The French courts “verified that the applicants were not in a situation of economic precarity or need”, continues the court based in Strasbourg, which agrees with French justice. This judged that Maurice Jarre had the right to disinherit his children, Jean-Michel Jarre, 75 years old, and his sister Stéphanie, 58 years old.

Disinherited by the establishment of a “family trust”

Installed in the United States in the mid-1960s, winner of three Oscars for the composition of the scores for the films Lawrence of Arabia, Doctor Zhivago and The Road to India and died in 2009, Maurice Jarre bequeathed all his property to his last wife , Fui Fong Khong, via a “family trust”, a legal structure provided for by Californian law, which the two applicants had unsuccessfully challenged before the French courts.

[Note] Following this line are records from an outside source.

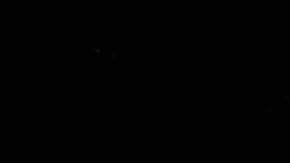 Mercurio comienza su tránsito por Acuario.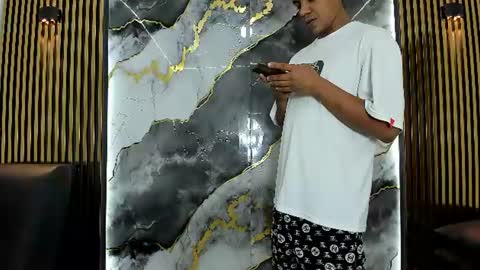 sweet_orgarm777 online show from July 2026 02:09:02 AM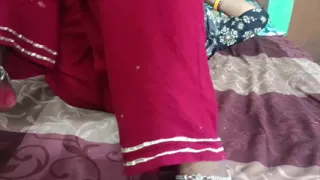 Full hindi voice bhabhi chudai video desi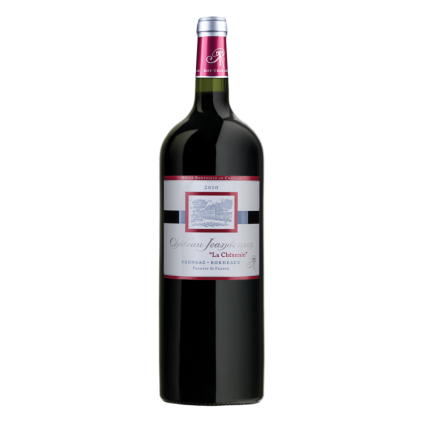 192 192 jeandeman la cheneraie 2010 magnum mockup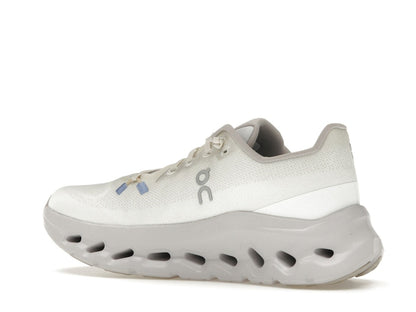 On Running Cloudtilt Sand Lavender (Women's)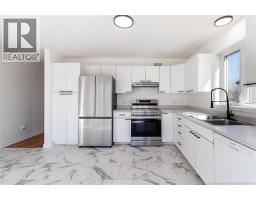 34 Rennick Road, Moncton, NB E1G2G8 Photo 14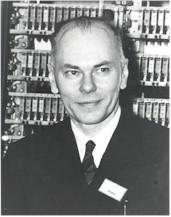 Howard H. Aiken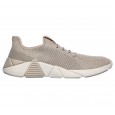 SKECHERS MARK NASON A LINE AXES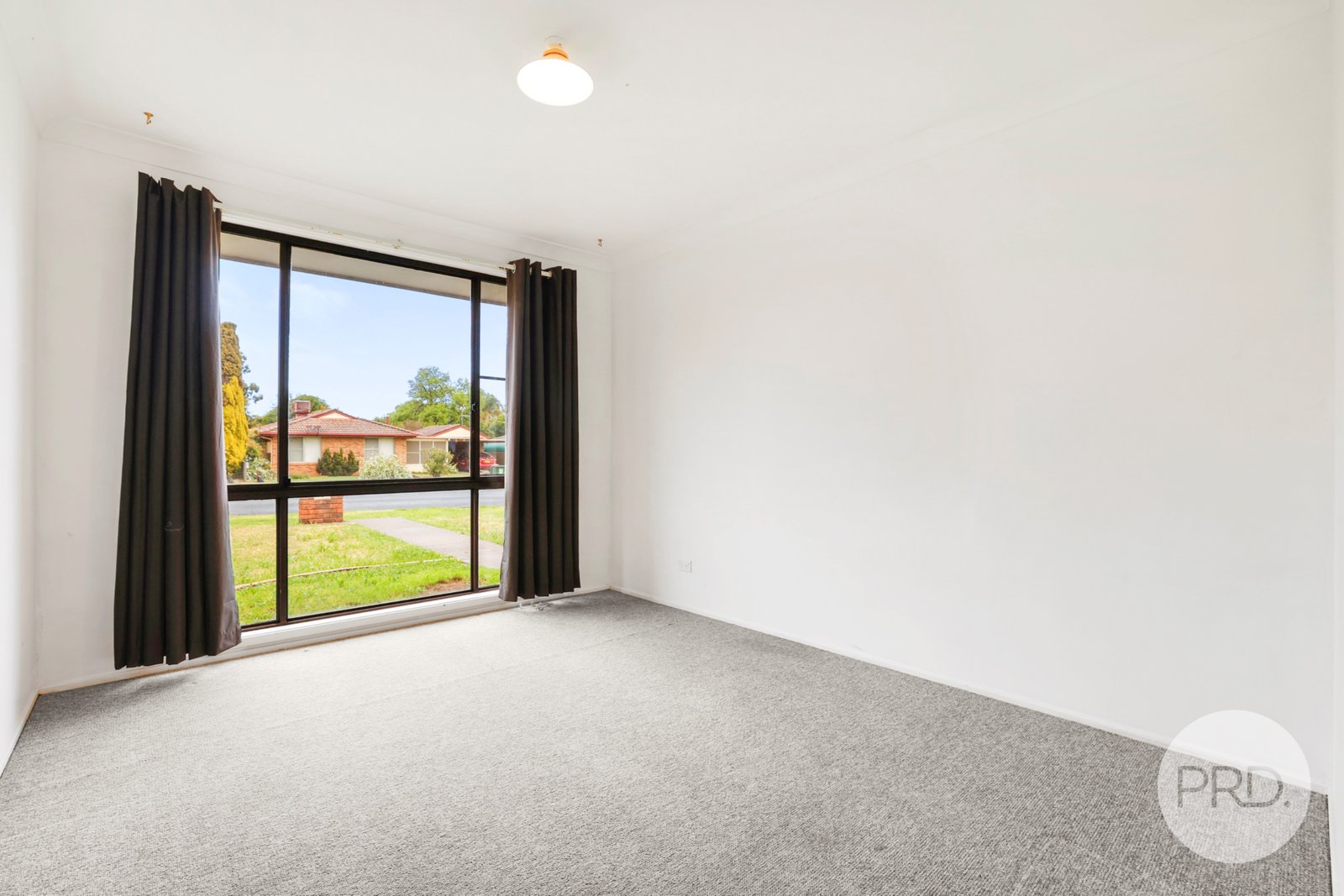 17 Maxwell Street TAMWORTH 13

In French law, you cannot theoretically disinherit one of your children, under the principle of “hereditary reserve” which does not exist in Californian law. But in the Jarre case, the Court of Cassation ruled in 2017 that ignoring this “hereditary reserve” was “not in itself contrary to French international public order”. In short: this is not necessarily an essential principle according to the highest French court. The latter had considered that the French law did not have to apply to that of California in this case.

The ECHR considers that the French courts “respected the testamentary freedom of the deceased” whose wishes reflected a “continuous and well-defined” approach to allowing their surviving spouse to benefit from all of their property”, without “fraudulent intent”.

“The ECHR validates the “testamentary freedom of the deceased” which exempted his estate from French law. The contentious “saga” of the international succession of Maurice Jarre is thus closed (echoing other famous successions, including that of Johnny Hallyday…),” commented jurist Nicolas Hervieu, specialist in European law, on X.

The contested succession of Maurice Jarre came to light at the start of the legal battle over Johnny Hallyday’s inheritance, between his widow and the rock star’s two eldest children who are contesting their father’s American will having disinherited them in under California law.

In a similar case, the European court also dismissed on Thursday three children of Michel Colombier, arranger of Serge Gainsbourg and Madonna, who died in 2004 and who had also organized his estate via an American “family trust”, excluding them from his inheritance. The two requests, introduced in 2018, constituted an “unprecedented” subject for the ECHR, a spokesperson said at the time.